Non tutte le suore di clausura sono all'interno dell'Abbazia. Alcune di esse vivono nel più piccolo convento svizzero di Claro, nei pressi di Bellinzona, mentre un'altra rappresentanza (otto suore in tutto) è da tempo in Vaticano. «Una presenza monastica», sottolinea la Madre Abbadessa, «voluta circa 11 anni fa da Giovanni Paolo II per colmare un vuoto di vita contemplativa. Le nostre sorelle vivono in quattro stanze dei Palazzi Apostolici e dividono la loro giornata tra la preghiera e una piccola attività di supporto alla gestione quotidiana degli appartamenti del Papa».

1200 anni di storia. Fondata originariamente nel 780, l'Abbazia Santa Maria di Rosano venne ampliata nel XII secolo con la costruzione dell'attuale campanile di pietra che domina il cortile di accesso alla splendida chiesa romanica. Ospitava donne religiose e pie che avevano scelto la regola di San Benedetto, a quel tempo molto diffusa grazie anche all'opera di Carlo Magno. Verso la fine del 1100 si ha notizia di un Hospitale, una sorta di foresteria per i pellegrini sulla strada di Roma. È della fine del Trecento una pregevole Annunciazione attribuita a Jacopo da Cione. Imponenti lavori di restauro e ampliamento del complesso monastico furono compiuti nel Cinquecento e poi ancora nel Settecento, con le influenze barocche del periodo.
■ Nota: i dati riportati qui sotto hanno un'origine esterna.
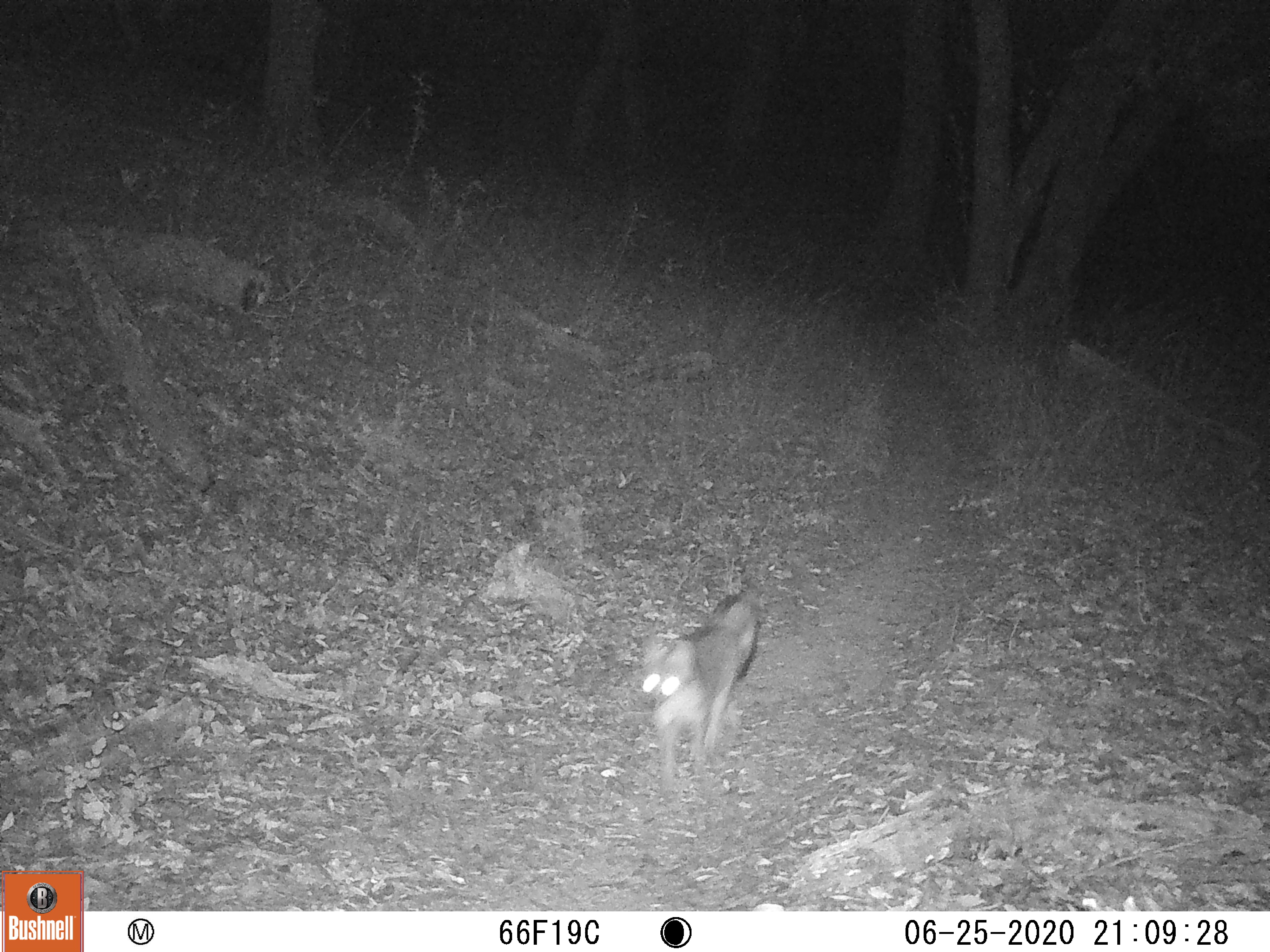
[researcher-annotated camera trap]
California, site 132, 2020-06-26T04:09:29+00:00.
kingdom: Animalia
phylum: Chordata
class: Mammalia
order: Carnivora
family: Canidae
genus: Urocyon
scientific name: Urocyon cinereoargenteus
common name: gray fox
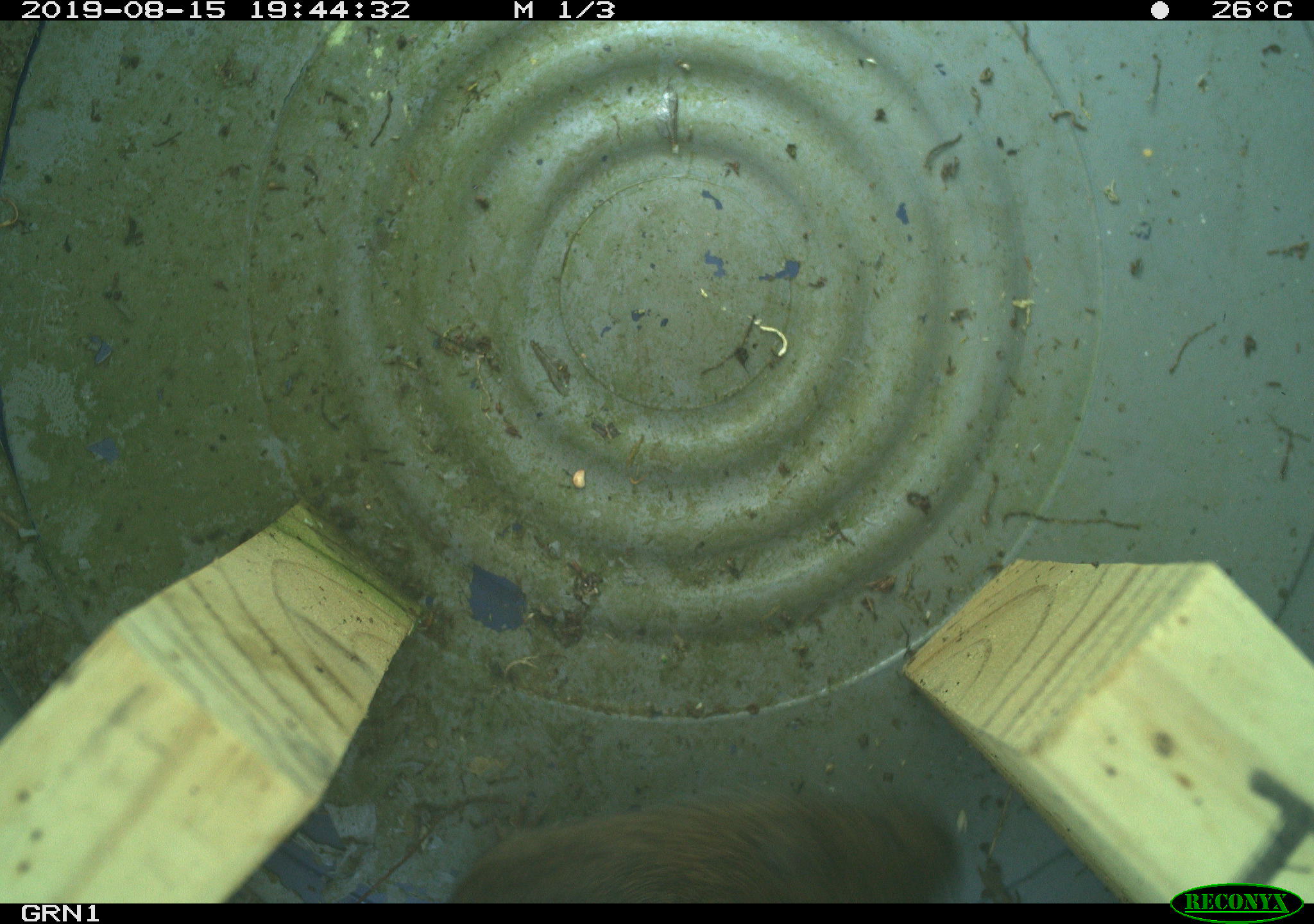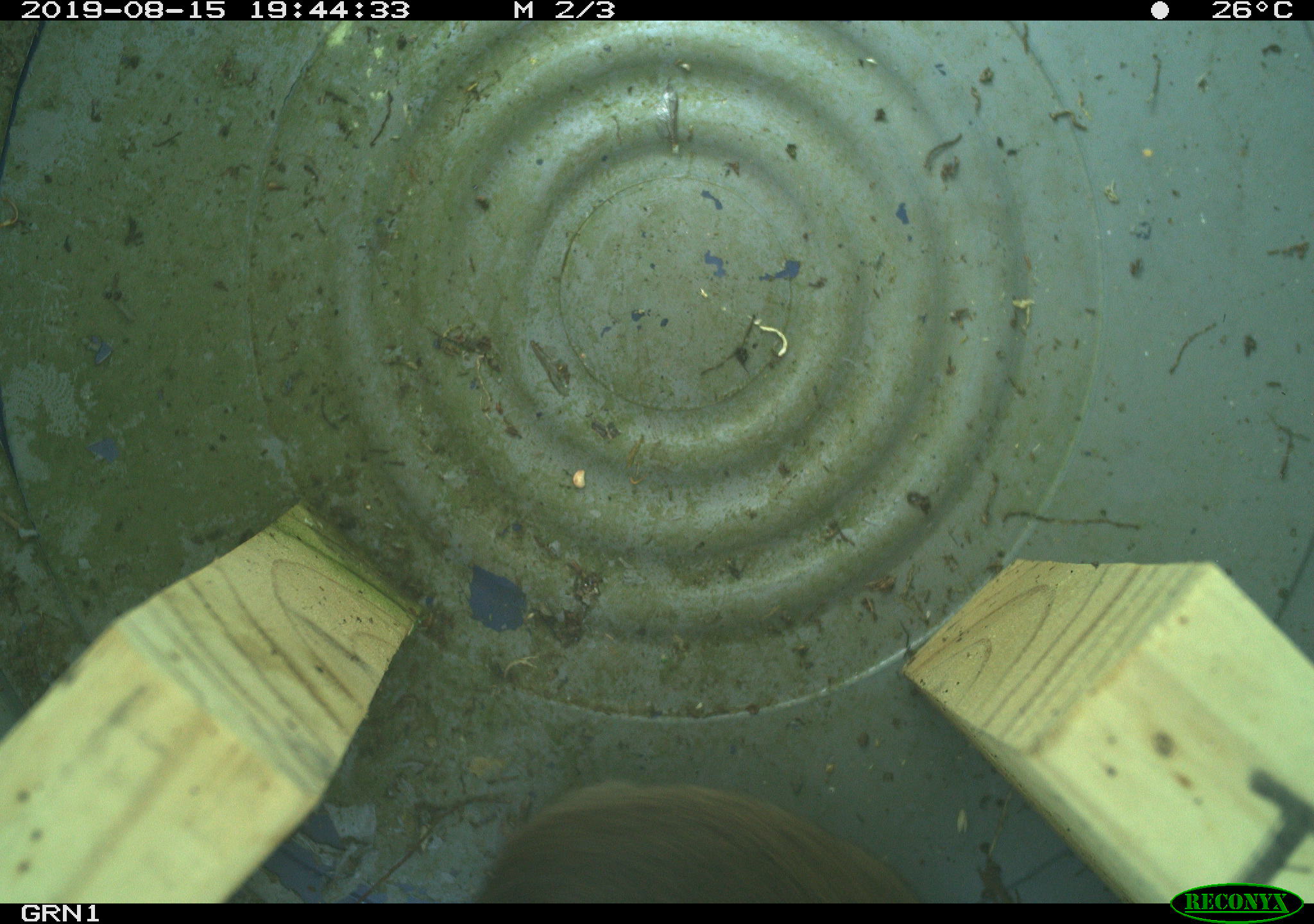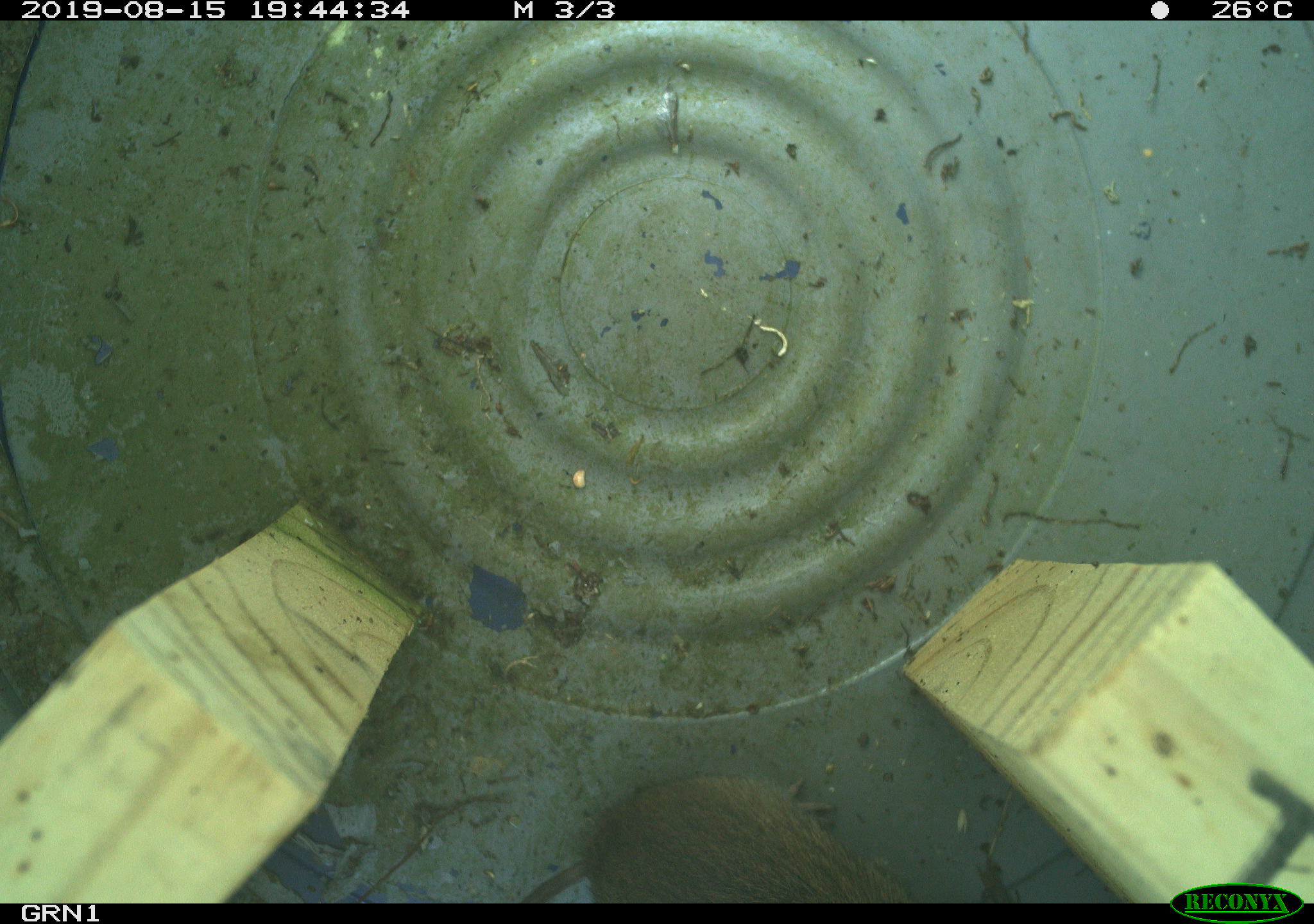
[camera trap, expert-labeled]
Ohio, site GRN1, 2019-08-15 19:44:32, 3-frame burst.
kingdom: Animalia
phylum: Chordata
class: Mammalia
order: Rodentia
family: Cricetidae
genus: Microtus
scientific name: Microtus pennsylvanicus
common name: meadow vole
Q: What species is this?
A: Meadow vole (Microtus pennsylvanicus).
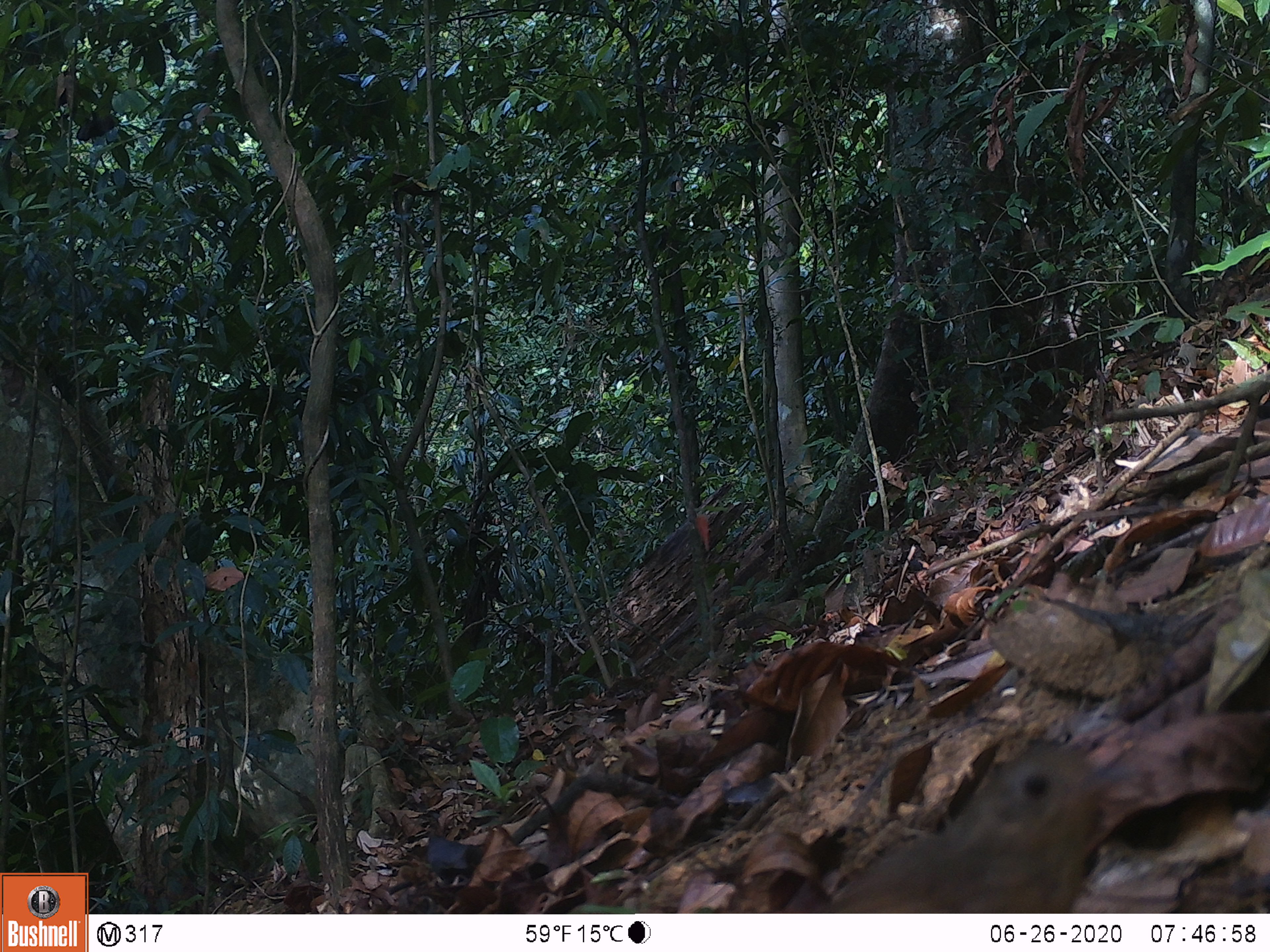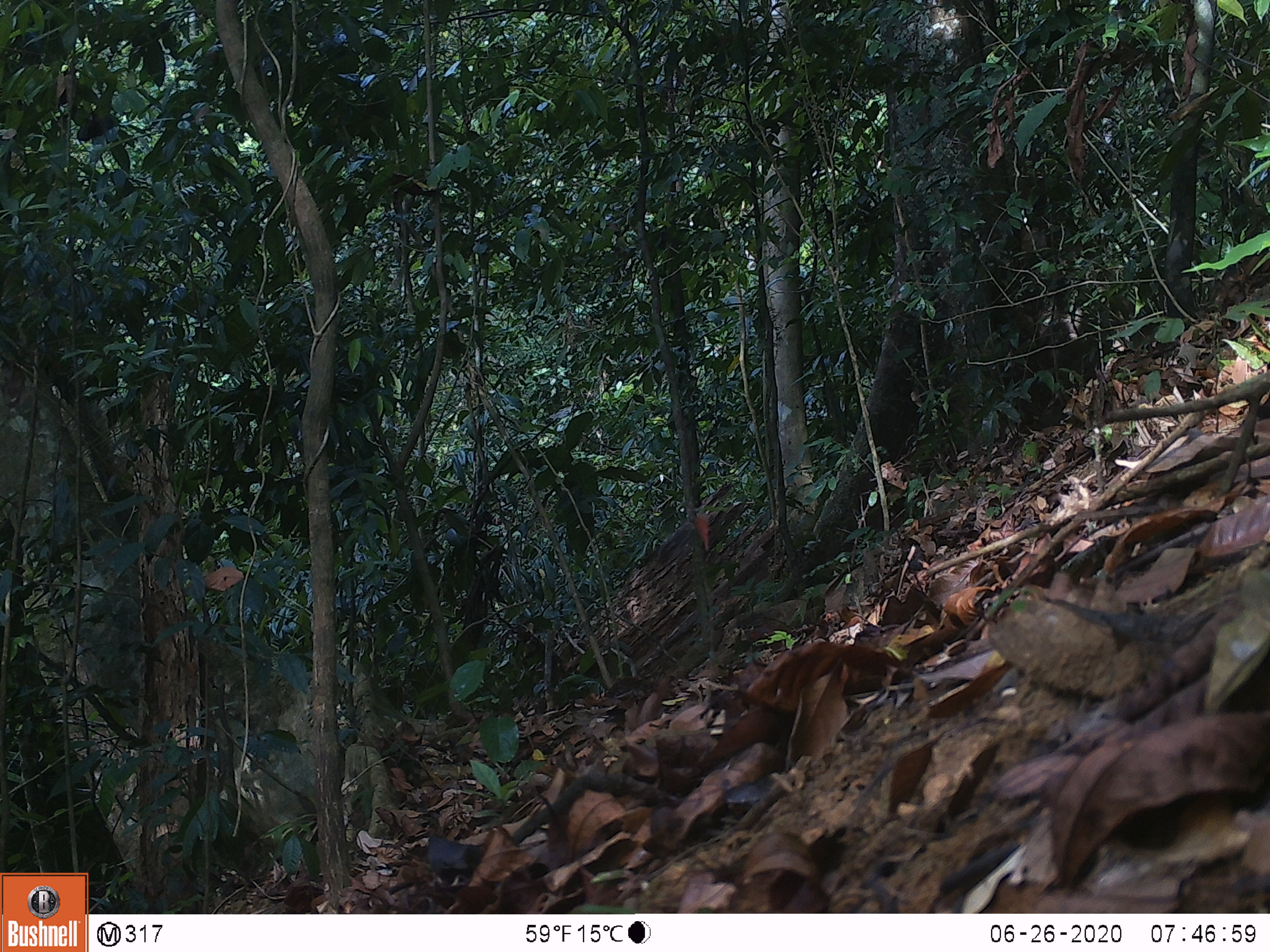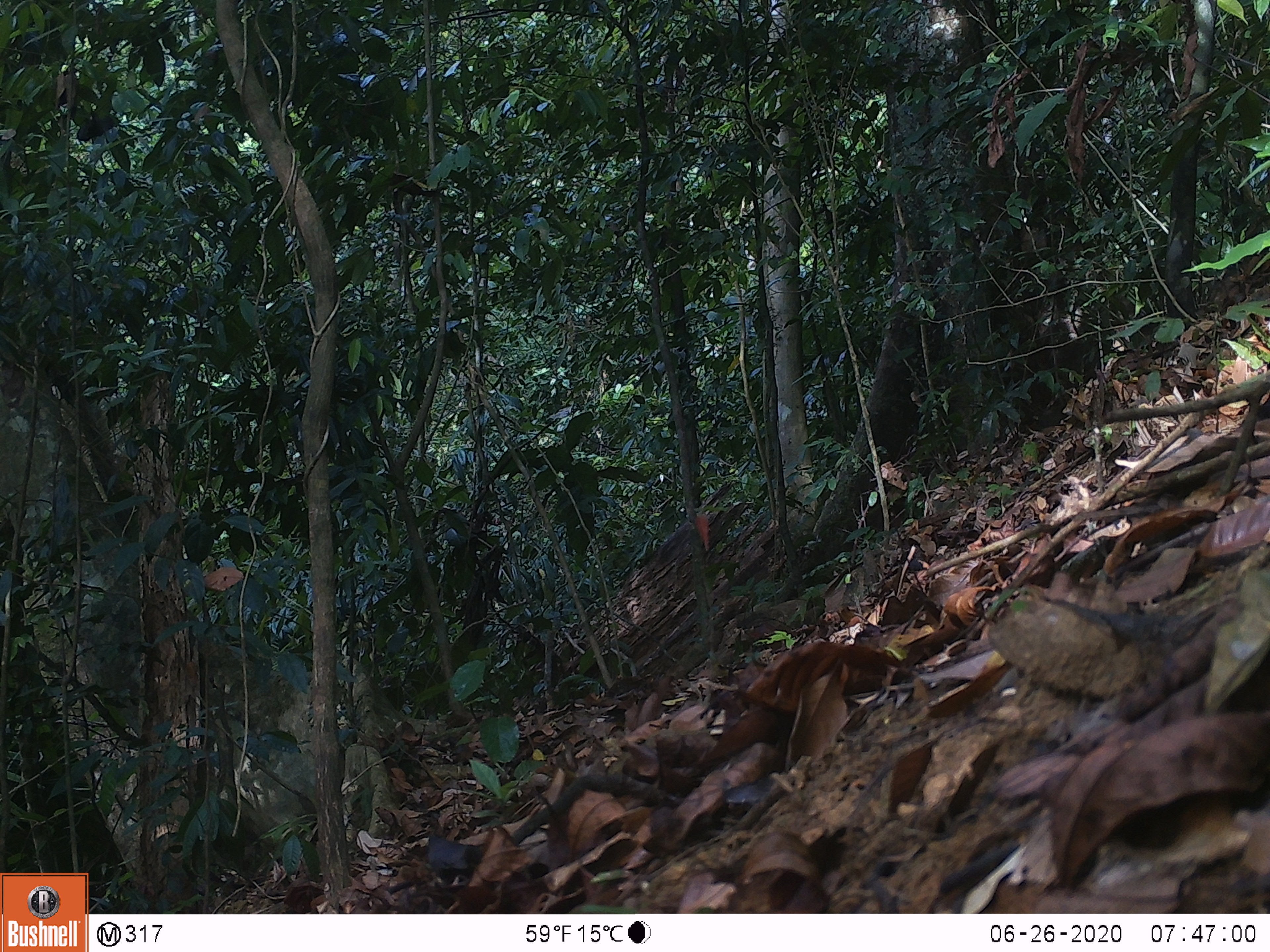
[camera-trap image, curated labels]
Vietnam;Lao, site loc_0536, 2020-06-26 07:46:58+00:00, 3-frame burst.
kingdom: Animalia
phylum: Chordata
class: Aves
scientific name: Aves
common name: bird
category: unidentified bird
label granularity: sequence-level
Negli anni recenti si ricordano i gravi danni subìti durante la tragica alluvione dell'Arno, nel novembre 1966, superati però nel giro di pochi anni, grazie al lavoro delle monache ed al contributo di tutta la comunità dei fedeli della zona.

In attesa del ritorno del Papa. È una collettività sempre più numerosa, quella che partecipa alle funzioni religiose della domenica nella chiesa dell'Abbazia. C'erano oltre trecento persone il 29 maggio scorso nella ricorrenza del Corpus Domini, pur sapendo che Joseph Ratzinger non avrebbe potuto, questa volta, essere lì come in passato. Ma la sua presenza e la sua spiritualità sono state ben rappresentate dal suo delegato personale, monsignor Clemens, nel corso della messa in latino e della processione nei cortili del convento, aperto una volta l'anno ai fedeli. «Il Papa tornerà a Rosano», ha detto Clemens, non specificando naturalmente quando. In molti scommettono che lo farà prima di quanto si possa pensare, arrivando magari in tutta riservatezza e senza clamore, pur di mantenere vivo il legame con quella straordinaria comunità religiosa. Che prega e lavora in silenzio, ma ogni tanto - c'è da pensarlo - alza lo sguardo verso la strada per vedere se, dalla curva lungo l'Arno, spunta una macchina scura con una figura vestita di bianco al suo interno.